Mais comment y parvenir ? Le mezzo-soprano Elli Vallinoja illustre en effet par son jeu expressif et sa voix noble qu’on ne répudie pas une impératrice romaine comme on jetterait une vieille chaussette. Hiératique, dotée d’une technique et d’une gestuelle de la plus totale dignité, la Finnoise déploie l’une des plus belles voix de la distribution en brandissant la menace d’une accusation de viol, pour forcer Otton à tuer sa rivale. Le tragique atteint ici son comble : Aline Kostrewa, autre mezzo aux mediums chauds, montre que si son engagement le lie désormais à Drusilla (Émilie Rose Bry, alternant dans les représentations avec Josefine Göhmann pour les rôles des amies d’Otton), son cœur ne cesse de battre pour Poppée, ce qui ne lui rendra pas la tâche plus facile… D’autant que se pose comme volumineux obstacle sur son chemin l’extraordinaire Arnalta. La nourrice de Poppée est campée avec beaucoup d’humour et autant de coquetterie comique par le ténor André Gass – la scène agonistique qui l’oppose à Otton est particulièrement savoureuse. Le rôle travesti rencontre ici son double, mais la scène s’accroît encore d’un travestissement : l’homme en jupon fait face à l’actrice dont l’éphémère habitus masculin se cache sous les robes de Drusilla, déguisement féminin grâce auquel doit se réaliser le sinistre attentat. Le mélange des genres pourrait ici confiner à la confusion, mais l’effet produit n’est qu’une touche comique au second degré, soulignant de façon métapoétique la facticité du spectacle, telle est la crédibilité et l’engagement des acteurs dans leurs rôles respectifs.

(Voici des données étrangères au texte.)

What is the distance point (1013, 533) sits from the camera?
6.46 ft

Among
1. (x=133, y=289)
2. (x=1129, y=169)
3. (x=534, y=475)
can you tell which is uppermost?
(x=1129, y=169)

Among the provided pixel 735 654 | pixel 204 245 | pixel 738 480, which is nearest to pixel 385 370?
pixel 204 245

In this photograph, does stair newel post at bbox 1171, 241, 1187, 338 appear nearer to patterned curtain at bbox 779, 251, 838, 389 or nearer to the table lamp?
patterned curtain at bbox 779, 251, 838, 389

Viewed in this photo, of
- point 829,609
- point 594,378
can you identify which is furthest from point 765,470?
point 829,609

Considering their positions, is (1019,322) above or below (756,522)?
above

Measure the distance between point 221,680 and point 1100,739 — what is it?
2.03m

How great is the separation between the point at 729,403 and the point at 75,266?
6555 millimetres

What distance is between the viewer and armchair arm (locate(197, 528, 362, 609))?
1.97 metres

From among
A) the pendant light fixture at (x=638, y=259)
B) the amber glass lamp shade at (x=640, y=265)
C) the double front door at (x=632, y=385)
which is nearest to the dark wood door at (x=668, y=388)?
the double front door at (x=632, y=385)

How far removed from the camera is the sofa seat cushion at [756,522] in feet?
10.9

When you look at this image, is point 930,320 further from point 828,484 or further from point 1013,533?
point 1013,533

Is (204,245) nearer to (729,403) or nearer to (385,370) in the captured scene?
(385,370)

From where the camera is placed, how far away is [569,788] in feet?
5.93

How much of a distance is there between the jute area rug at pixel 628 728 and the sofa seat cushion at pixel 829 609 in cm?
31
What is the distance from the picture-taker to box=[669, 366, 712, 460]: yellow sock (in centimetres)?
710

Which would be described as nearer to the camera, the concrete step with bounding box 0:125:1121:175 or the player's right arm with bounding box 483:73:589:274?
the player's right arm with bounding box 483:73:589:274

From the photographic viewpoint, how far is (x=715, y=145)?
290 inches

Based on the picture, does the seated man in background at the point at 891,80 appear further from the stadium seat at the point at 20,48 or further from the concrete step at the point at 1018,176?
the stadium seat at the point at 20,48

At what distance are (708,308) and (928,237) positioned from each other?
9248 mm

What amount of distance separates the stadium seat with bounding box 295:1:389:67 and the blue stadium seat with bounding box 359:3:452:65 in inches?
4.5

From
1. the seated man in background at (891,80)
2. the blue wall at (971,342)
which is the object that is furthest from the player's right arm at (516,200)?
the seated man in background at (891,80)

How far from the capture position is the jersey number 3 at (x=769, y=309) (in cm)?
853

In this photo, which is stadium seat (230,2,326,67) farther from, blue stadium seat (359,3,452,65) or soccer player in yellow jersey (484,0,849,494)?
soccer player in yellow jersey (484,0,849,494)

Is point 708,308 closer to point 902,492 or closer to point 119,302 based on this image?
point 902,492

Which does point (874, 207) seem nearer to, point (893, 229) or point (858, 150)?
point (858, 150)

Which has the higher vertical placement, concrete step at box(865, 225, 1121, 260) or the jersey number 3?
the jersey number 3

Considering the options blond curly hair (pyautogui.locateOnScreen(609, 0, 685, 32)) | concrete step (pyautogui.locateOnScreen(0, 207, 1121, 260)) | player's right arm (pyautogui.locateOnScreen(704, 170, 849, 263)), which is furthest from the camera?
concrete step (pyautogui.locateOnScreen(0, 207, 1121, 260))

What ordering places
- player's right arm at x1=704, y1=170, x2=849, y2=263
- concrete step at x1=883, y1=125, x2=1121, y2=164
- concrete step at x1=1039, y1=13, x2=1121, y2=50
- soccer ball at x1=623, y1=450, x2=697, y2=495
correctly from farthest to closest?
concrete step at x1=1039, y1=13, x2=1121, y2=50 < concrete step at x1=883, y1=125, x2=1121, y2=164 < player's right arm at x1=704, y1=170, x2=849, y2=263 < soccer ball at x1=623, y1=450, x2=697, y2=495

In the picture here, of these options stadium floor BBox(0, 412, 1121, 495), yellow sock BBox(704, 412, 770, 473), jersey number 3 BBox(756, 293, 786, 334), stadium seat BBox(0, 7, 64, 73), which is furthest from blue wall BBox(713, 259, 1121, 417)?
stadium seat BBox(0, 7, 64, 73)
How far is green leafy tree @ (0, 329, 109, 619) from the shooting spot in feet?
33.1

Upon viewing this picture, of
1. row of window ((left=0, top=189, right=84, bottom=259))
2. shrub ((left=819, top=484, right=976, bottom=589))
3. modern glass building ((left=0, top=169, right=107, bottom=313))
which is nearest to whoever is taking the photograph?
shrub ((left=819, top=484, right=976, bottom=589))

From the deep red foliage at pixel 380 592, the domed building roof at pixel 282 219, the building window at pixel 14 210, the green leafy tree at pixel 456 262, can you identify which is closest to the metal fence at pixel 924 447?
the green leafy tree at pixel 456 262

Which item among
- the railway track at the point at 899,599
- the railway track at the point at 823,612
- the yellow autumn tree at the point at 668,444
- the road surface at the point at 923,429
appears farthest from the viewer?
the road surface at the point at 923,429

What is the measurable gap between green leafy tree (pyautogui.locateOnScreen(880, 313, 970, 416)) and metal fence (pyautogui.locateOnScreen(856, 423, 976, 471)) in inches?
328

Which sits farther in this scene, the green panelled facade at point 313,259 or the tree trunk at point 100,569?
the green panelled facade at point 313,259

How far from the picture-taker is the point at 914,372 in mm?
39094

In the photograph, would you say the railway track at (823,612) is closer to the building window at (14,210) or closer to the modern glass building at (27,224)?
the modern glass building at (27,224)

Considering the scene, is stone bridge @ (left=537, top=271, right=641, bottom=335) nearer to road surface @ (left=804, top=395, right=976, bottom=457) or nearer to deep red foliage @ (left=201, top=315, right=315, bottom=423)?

Poussant, en passant, dans la tombe le philosophe Sénèque (Pawel Klodziej, basse soignée, impassible et évidemment stoïque), le duo infernal Néron-Poppée révèle, outre sa passion, toute sa duplicité et son dangereux penchant pour la folie. Josefine Göhmann, à la recherche d’une gestuelle adéquate, brasse peut-être un peu trop d’air avec ses bras ici et là, mais sa voix cajoleuse et séductrice sied très bien au rôle. Sa grâce, comme celle d’Otton, est totale dans le duo d’amour final, délicieuse ritournelle à la simplicité envoûtante, à laquelle les Nouveaux Caractères ont une si large part.

Aux belles images produites par décor, lumière, costumes et coiffures dans cet esprit résolument fidèle à la création aixoise, les jeunes voix et instrumentistes d’aujourd’hui donnent un nouveau souffle, spécifique, délicat, prometteur d’avenir.